When talking about ‘adjustment error’, I was bold enough to say that “you’ll probably make good choices” and I implied that you probably don’t need to worry about it too much.

If you’re doing a Big Honkin’ Survey, or you need to use the results for something where every decision will be scrutinized such as for an academic audience, a thesis, or a dissertation, then this may be too optimistic of me.

Some statistical authorities, particularly Andrew Gelman, argue that there is no such thing as a truly random sample when we are asking people to reply to questions. He argues strongly that every sample must be adjusted to account for lack of randomness. My view is that this makes ‘adjustment error’ into something you need to focus on. You can find out more about his views from his blog, such as this post: Statistics in a world where nothing is random

If you need to dive into the details, then Gelman and Carlin’s technical discussion of the issues (2000) is a good place to start. It’s available online at: Post stratification and weighting adjustments

If you think that my definitions of ‘adjustment error’ and ‘processing error’ are too informal for your stakeholders or readers, then have a look at the Glossary published as part of the Cross-Cultural Survey Guidelines group based at the Survey Research Center at the University of Michigan: Cross-cultural survey guidelines

## Where to find technical discussion of imputation

*Survey Methodology and Missing Data *(Laaksonen, 2018) covers the issues of missing data, imputation and weighting in detail. It’s written by a professor who regularly teaches these topics and has plenty of references if you wish to get started on your own literature search: Survey Methodology and Missing Data

## Get to know your data using descriptive statistics

There are many books that aim to teach statistics to people who feel less than confident in the topic. If your professor recommends one of them then clearly that is your best starting point.

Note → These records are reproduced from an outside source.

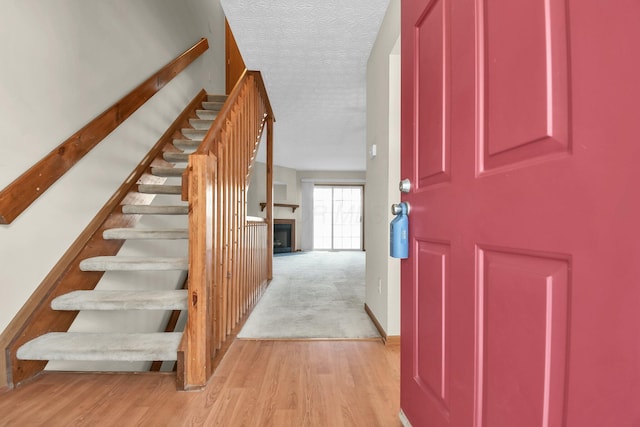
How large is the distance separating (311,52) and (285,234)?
654 cm

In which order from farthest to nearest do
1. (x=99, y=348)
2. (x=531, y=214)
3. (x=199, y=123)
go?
(x=199, y=123)
(x=99, y=348)
(x=531, y=214)

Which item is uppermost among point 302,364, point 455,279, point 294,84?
point 294,84

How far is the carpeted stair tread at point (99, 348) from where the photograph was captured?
150 cm

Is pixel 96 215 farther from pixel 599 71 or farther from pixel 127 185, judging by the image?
pixel 599 71

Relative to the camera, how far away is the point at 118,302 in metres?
1.73

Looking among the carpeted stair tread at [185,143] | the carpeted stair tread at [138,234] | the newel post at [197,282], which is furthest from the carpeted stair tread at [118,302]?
the carpeted stair tread at [185,143]

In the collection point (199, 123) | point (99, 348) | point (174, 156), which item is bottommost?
point (99, 348)

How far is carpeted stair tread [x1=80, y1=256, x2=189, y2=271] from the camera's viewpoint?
6.20 ft

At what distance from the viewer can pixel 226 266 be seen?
1.94 metres

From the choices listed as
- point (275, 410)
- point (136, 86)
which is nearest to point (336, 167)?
point (136, 86)

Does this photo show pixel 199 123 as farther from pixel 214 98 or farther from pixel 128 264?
pixel 128 264

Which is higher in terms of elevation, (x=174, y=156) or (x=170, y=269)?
(x=174, y=156)

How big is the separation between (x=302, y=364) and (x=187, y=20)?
12.1ft

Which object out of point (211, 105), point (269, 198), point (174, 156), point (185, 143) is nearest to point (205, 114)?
point (211, 105)
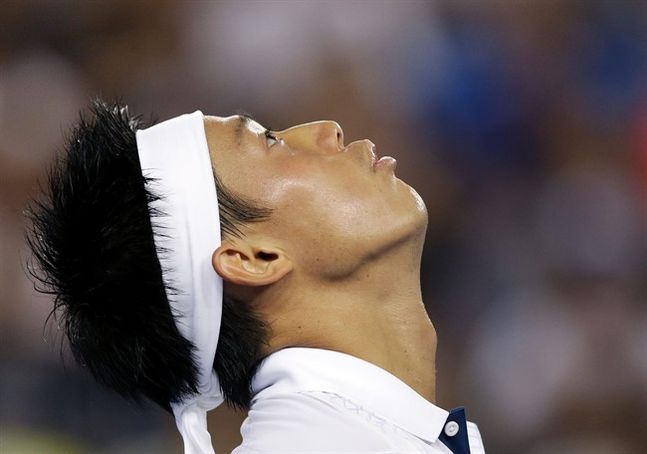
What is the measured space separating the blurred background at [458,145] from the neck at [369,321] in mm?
1294

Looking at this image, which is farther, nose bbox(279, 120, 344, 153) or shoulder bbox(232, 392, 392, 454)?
nose bbox(279, 120, 344, 153)

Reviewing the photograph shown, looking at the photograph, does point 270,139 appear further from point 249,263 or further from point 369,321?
point 369,321

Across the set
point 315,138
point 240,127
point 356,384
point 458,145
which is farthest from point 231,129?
point 458,145

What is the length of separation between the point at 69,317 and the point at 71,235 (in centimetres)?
18

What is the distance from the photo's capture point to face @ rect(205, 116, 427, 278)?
6.49ft

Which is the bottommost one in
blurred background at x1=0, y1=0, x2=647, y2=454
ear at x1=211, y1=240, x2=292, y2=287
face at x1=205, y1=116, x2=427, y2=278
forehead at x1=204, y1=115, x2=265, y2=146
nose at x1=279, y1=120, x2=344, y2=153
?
blurred background at x1=0, y1=0, x2=647, y2=454

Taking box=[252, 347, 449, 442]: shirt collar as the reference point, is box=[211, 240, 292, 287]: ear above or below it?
above

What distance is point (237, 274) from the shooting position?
6.36ft

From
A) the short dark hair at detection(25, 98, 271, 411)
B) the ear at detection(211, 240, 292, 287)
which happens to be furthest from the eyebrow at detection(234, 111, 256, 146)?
the ear at detection(211, 240, 292, 287)

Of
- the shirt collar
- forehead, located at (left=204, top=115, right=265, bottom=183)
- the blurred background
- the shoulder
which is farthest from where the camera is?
the blurred background

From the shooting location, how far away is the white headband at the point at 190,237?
1939mm

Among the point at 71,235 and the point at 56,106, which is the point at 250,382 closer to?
the point at 71,235

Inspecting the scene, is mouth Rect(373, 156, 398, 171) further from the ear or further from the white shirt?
the white shirt

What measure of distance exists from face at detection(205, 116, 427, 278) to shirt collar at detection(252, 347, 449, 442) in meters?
0.17
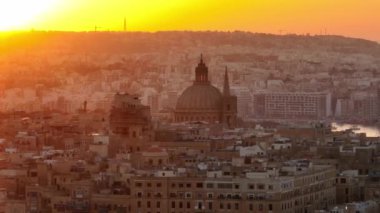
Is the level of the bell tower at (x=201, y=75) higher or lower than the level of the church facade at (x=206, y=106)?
higher

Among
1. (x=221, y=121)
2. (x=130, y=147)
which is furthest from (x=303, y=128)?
(x=130, y=147)

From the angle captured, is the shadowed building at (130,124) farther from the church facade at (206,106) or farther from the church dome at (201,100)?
the church facade at (206,106)

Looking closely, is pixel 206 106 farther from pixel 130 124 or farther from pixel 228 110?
pixel 130 124

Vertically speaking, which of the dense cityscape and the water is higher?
the dense cityscape

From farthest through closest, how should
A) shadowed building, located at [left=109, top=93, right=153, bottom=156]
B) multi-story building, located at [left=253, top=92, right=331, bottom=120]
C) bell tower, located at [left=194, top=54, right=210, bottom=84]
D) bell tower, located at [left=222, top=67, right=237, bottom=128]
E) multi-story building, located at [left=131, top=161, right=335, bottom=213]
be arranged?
multi-story building, located at [left=253, top=92, right=331, bottom=120]
bell tower, located at [left=194, top=54, right=210, bottom=84]
bell tower, located at [left=222, top=67, right=237, bottom=128]
shadowed building, located at [left=109, top=93, right=153, bottom=156]
multi-story building, located at [left=131, top=161, right=335, bottom=213]

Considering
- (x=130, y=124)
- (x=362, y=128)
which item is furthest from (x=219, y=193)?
(x=362, y=128)

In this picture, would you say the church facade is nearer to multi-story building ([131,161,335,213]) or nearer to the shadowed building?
the shadowed building

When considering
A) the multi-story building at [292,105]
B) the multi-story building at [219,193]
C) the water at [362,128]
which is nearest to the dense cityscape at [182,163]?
the multi-story building at [219,193]

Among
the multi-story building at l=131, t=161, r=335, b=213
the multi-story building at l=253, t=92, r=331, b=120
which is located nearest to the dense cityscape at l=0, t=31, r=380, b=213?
the multi-story building at l=131, t=161, r=335, b=213

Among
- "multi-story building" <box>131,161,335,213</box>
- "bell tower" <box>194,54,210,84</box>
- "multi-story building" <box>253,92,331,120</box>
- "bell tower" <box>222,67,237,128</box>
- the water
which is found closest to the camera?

Two books helped me to understand more about the ‘why’ of statistics. I felt that I was able to get more out of them once I already had a relatively good grasp on basic descriptive statistics and a beginner’s acquaintance with inferential statistics:

*What is a p-value anyway? 34 Stories to Help you Actually Understand Statistics*, Andrew J. Vickers, Pearson 2010*The Lady Tasting Tea: How Statistics Revolutionized Science in the Twentieth Century,*David Salsburg, Henry Holt & Co 2002

R.A. Fisher, the inventor of *p*-values, never specified that the requirement for statistical significance was 0.5 (95% or ‘5 in a hundred’). He did give one example of a test with a ‘one in a hundred’ outcome, which is *p < *0.1*. *(Salsburg 2002)

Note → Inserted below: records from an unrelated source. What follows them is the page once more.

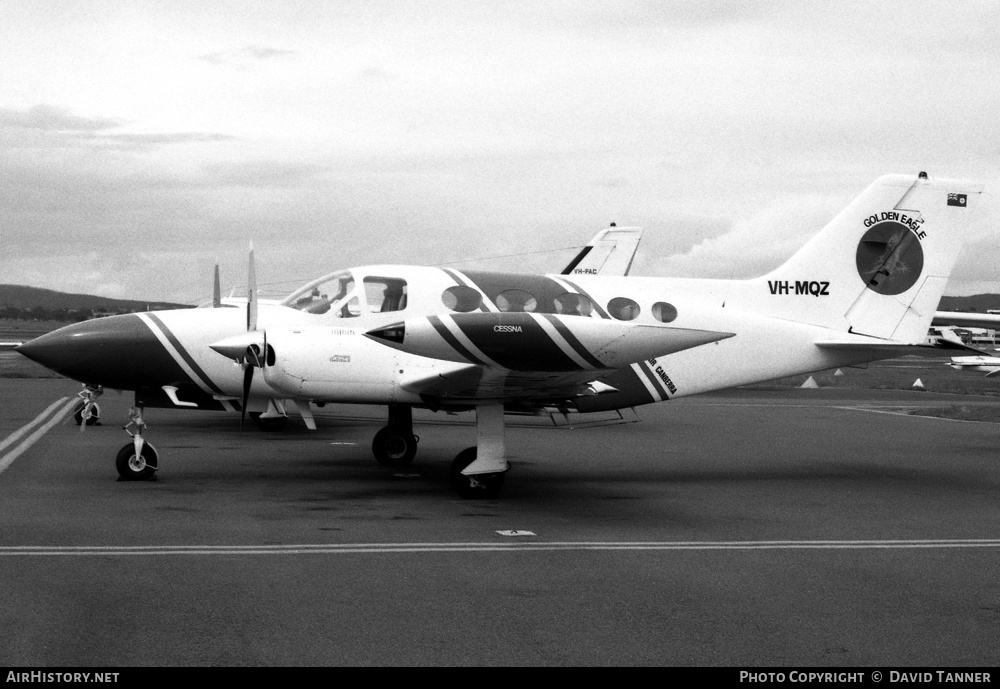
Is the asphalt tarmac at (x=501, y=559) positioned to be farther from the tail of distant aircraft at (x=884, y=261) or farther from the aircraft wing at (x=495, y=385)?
the tail of distant aircraft at (x=884, y=261)

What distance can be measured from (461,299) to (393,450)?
8.48ft

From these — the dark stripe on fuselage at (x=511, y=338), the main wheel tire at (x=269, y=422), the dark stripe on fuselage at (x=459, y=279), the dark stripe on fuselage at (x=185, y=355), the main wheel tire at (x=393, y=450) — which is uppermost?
the dark stripe on fuselage at (x=459, y=279)

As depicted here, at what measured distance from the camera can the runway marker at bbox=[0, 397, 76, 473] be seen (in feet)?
47.3

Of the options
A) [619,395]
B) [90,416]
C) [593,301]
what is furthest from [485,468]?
[90,416]

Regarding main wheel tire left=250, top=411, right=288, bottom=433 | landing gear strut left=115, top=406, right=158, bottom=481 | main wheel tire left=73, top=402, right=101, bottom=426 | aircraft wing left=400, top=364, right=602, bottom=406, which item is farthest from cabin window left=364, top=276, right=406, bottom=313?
main wheel tire left=73, top=402, right=101, bottom=426

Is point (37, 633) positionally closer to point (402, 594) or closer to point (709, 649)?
point (402, 594)

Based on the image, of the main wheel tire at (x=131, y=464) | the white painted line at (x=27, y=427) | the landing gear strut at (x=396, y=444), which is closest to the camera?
the main wheel tire at (x=131, y=464)

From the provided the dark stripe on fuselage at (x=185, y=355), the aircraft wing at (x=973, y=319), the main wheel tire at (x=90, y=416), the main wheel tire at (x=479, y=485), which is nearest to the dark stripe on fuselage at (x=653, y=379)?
the main wheel tire at (x=479, y=485)

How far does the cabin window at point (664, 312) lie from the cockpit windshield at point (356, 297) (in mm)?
3188

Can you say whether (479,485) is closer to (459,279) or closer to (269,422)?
(459,279)

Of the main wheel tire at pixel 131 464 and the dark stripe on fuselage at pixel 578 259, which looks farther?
the dark stripe on fuselage at pixel 578 259

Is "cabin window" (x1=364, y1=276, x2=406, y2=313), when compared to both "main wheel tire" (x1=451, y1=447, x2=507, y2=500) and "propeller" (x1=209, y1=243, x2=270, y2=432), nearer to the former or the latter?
"propeller" (x1=209, y1=243, x2=270, y2=432)

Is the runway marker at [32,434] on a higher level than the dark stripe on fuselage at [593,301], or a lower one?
lower

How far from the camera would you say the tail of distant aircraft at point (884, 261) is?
15.0 m
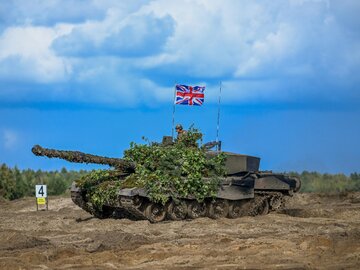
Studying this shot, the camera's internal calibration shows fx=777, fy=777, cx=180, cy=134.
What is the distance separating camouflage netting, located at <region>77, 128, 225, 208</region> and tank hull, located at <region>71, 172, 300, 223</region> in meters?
0.30

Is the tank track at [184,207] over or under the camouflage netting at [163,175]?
under

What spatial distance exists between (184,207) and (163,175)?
120cm

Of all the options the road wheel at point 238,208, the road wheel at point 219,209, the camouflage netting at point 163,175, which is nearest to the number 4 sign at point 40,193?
the camouflage netting at point 163,175

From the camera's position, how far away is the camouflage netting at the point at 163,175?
22.7 meters

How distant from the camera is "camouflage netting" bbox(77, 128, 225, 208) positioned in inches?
895

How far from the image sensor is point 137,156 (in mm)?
24484

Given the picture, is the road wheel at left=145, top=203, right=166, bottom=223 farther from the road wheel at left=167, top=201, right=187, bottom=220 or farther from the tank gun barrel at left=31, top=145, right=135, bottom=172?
the tank gun barrel at left=31, top=145, right=135, bottom=172

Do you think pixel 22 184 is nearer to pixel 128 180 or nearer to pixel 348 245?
pixel 128 180

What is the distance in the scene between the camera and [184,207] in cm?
2327

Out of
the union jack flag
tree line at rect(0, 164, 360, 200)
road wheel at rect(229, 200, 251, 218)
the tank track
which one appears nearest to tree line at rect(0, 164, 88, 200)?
tree line at rect(0, 164, 360, 200)

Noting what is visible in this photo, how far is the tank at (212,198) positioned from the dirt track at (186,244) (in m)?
0.67

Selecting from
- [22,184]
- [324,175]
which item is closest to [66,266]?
[22,184]

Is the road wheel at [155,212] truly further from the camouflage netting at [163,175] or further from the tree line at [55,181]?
the tree line at [55,181]

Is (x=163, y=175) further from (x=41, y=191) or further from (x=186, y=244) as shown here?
(x=41, y=191)
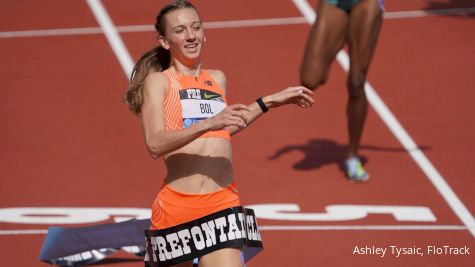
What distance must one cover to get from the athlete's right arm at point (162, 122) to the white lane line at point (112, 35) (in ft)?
21.5

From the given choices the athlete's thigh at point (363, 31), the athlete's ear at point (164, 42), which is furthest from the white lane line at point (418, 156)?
the athlete's ear at point (164, 42)

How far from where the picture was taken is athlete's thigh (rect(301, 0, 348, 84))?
895 centimetres

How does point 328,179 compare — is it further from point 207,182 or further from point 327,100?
point 207,182

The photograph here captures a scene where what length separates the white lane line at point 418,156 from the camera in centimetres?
830

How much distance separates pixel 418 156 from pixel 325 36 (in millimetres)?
1593

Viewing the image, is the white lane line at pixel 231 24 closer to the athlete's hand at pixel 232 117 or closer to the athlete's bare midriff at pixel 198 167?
the athlete's bare midriff at pixel 198 167

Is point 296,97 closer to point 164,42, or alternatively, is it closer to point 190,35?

## Get to know your data using charts and graphs

In the book, I strongly recommend investigating your data by looking at it using variety of charts and graphs. John Tukey was a pioneer in this area, and I reference his book “Exploratory Data Analsyis” (1977). These days, we can easily pop our data into the spreadsheet or charting program of our choice. Tukey was using techniques that can be done with pencil and paper, and sometimes I still do that – for example, the other day it was just as easy to use some tally marks on a piece of paper to count diversity on a conference programme than to do anything more fancy. Even though the book was reprinted in 2019, it’s still quite difficult to find and pricey – the new (reprinted) edition is listed at well over US$100 / £85, and even a second-hand one can be US $40 / £35 plus. If you’d like to read it yourself, this might be the time to brush off your library skills and get an inter-library loan copy.

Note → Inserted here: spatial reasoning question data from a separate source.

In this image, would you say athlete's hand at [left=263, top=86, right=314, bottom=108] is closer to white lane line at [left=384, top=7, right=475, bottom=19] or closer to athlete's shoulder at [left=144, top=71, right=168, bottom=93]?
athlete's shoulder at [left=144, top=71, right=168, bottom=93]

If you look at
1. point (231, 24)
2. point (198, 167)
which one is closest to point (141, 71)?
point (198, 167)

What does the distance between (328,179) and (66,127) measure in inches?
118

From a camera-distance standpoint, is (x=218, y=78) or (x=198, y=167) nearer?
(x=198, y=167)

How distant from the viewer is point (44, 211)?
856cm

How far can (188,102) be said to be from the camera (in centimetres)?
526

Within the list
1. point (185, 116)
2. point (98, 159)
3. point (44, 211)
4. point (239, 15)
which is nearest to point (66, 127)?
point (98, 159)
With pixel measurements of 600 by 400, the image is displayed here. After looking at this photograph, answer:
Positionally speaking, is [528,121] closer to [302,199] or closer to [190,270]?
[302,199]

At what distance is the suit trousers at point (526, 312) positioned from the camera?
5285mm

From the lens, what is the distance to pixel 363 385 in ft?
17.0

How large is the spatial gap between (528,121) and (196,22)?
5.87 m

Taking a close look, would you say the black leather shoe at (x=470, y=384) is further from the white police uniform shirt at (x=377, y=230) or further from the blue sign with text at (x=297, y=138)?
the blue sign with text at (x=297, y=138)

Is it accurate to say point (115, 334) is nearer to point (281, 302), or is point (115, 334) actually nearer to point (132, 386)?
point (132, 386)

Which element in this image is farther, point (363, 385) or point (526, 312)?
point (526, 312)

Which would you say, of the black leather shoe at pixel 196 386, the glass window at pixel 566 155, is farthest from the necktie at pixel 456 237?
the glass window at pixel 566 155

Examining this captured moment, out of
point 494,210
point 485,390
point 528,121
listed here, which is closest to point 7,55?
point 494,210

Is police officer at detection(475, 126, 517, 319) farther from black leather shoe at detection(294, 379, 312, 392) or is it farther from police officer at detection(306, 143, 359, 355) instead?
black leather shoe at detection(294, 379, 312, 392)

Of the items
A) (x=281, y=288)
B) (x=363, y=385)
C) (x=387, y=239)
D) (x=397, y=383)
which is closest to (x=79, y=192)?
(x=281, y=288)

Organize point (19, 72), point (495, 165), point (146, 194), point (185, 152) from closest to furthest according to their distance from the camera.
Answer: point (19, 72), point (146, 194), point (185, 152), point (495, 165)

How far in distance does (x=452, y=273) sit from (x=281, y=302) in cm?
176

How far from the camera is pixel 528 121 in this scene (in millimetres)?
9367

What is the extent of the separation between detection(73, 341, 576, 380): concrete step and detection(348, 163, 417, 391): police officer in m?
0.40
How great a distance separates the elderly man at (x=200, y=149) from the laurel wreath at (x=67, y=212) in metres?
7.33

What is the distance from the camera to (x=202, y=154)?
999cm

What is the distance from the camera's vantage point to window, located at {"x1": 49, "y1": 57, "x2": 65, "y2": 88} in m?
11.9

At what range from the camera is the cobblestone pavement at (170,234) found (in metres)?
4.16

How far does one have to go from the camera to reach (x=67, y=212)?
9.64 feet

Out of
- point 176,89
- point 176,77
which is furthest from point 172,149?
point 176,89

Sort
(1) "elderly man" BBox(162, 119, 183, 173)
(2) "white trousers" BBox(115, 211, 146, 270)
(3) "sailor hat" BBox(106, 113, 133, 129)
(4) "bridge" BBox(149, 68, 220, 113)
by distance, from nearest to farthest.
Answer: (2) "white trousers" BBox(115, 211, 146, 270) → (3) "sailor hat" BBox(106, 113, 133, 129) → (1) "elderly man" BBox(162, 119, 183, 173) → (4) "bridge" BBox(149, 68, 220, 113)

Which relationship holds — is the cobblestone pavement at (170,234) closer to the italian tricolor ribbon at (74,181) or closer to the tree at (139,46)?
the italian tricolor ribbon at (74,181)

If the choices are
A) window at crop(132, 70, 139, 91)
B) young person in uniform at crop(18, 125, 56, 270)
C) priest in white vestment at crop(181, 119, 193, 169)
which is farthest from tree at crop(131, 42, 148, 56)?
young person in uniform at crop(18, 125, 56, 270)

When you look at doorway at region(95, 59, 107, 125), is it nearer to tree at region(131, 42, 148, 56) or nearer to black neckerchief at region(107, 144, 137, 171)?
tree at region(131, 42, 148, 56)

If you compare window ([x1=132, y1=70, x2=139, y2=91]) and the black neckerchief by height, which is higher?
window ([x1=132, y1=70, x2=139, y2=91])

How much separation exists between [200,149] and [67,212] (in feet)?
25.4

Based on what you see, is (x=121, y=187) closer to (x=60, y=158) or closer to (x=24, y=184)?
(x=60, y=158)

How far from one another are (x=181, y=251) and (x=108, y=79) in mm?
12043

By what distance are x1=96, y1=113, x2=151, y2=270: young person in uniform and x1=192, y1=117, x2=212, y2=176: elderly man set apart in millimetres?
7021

One of my favourite sections in the book is where Tukey revisits a famous paper: Lord Rayleigh (John William Strutt) (1894).* I. On an anomaly encountered in determinations of the density of nitrogen ga*s. Proceedings of the Royal Society of London 55(331-335): 340-344 (.pdf). As Tukey explains:

Lord Rayleigh was invetigating the density of nitrogren from various sources. He has previosuly found indications of a discrepancy between the densities of nitrogen produced by removing the oxygen from the air and nitrogen produced by decomposition of a chemical compound. The 1893-94 results established this difference with great definiteness, and led him to investigate further the composition of air chemically freed of oxygen. This led to the discovery of argon, a new gaseous element”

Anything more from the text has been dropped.